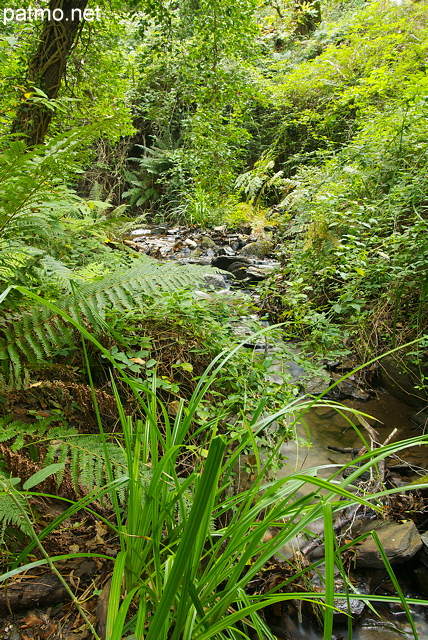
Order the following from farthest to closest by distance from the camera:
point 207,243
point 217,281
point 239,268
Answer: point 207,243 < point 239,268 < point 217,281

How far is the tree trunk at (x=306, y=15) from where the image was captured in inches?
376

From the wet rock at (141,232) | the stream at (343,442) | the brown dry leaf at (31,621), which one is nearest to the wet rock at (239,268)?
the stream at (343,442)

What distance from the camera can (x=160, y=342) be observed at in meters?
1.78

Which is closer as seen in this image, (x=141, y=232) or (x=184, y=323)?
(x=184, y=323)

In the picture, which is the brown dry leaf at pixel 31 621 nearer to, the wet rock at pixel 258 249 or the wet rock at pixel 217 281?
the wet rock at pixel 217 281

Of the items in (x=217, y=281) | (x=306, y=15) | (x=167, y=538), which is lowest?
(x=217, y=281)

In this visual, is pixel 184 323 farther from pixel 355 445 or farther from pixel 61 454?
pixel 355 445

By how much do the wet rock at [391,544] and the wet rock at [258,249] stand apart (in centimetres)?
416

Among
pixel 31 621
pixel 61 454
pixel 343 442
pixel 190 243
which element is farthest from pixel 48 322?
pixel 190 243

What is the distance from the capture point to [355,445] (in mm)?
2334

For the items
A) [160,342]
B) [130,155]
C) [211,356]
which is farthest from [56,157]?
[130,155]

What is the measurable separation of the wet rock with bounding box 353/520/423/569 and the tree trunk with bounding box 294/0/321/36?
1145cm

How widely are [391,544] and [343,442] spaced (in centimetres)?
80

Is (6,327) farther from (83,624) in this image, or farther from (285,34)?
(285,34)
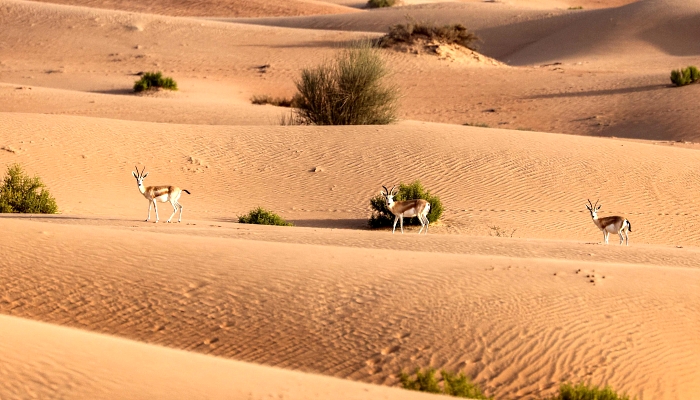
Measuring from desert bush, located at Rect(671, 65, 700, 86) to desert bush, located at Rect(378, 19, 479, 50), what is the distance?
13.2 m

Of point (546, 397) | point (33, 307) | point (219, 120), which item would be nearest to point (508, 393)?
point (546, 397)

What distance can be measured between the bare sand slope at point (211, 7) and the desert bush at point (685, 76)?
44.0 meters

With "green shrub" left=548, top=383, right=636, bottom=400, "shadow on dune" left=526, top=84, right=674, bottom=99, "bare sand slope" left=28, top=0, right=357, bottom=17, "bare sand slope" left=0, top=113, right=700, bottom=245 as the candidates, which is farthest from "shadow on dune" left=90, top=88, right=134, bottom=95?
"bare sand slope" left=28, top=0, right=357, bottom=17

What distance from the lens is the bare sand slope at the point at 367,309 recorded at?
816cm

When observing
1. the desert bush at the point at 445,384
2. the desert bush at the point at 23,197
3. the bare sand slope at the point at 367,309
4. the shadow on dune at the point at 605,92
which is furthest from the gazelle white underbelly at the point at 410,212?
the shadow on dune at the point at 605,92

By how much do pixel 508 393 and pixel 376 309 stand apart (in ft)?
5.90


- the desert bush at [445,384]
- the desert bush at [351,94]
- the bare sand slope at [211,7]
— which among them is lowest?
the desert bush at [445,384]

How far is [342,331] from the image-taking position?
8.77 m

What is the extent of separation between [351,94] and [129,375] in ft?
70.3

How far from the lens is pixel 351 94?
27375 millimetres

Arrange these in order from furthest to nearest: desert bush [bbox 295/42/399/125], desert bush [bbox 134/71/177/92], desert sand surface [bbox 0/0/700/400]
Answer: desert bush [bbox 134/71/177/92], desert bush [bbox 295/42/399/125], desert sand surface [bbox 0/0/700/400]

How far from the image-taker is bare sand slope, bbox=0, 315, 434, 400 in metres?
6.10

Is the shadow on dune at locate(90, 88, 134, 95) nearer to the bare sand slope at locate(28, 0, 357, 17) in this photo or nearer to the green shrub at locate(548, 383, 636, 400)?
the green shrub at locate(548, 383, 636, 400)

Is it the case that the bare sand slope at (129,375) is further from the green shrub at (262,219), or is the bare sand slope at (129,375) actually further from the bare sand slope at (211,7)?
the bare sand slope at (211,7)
---
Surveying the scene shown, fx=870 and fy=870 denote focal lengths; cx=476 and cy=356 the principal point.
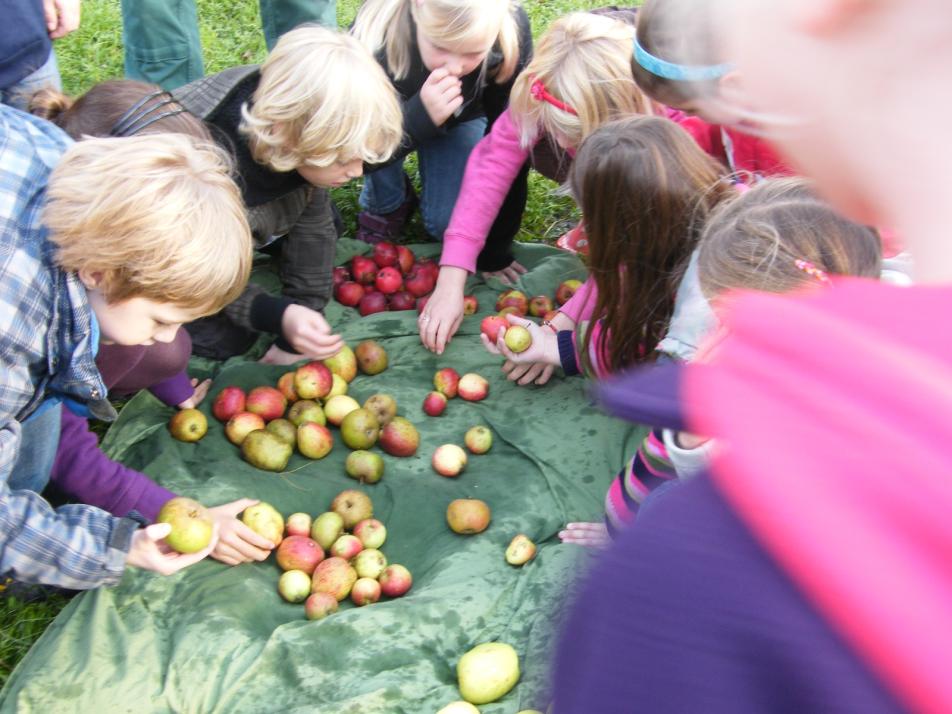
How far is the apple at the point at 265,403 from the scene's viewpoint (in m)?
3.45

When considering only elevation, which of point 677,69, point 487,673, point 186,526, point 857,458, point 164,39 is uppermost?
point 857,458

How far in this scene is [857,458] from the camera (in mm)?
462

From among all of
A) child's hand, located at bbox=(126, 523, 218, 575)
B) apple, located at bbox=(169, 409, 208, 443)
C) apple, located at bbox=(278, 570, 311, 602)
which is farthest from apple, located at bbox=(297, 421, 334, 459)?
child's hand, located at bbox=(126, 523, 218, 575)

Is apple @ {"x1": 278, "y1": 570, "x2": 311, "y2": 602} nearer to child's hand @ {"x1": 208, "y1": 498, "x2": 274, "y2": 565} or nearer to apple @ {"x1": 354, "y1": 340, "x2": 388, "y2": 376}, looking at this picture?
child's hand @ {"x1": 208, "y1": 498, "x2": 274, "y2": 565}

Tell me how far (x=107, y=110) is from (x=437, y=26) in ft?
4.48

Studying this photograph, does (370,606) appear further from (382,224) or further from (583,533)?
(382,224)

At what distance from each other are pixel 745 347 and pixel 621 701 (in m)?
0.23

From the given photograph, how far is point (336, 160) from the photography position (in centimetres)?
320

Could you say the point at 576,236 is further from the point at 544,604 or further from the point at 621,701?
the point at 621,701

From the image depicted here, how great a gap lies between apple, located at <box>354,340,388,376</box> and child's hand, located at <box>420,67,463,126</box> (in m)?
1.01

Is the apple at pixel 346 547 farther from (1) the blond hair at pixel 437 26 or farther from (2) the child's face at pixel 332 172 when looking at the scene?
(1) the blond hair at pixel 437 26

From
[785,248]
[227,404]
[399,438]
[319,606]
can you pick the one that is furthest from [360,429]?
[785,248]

[INSTRUCTIONS FOR THE TASK] Reproduce the rows above verbatim, beginning with the line that contains "Measuring from desert" and continuing through the line that contains "44.0 meters".

[TASK RESULT]
Measuring from desert bush, located at Rect(671, 65, 700, 86) to desert bush, located at Rect(378, 19, 479, 50), what is the distance?
13.2 m

Of point (546, 397) | point (33, 307) | point (219, 120), which item would be nearest to point (508, 393)?
point (546, 397)

What distance can be measured between the bare sand slope at point (211, 7) and the desert bush at point (685, 76)?
44.0 meters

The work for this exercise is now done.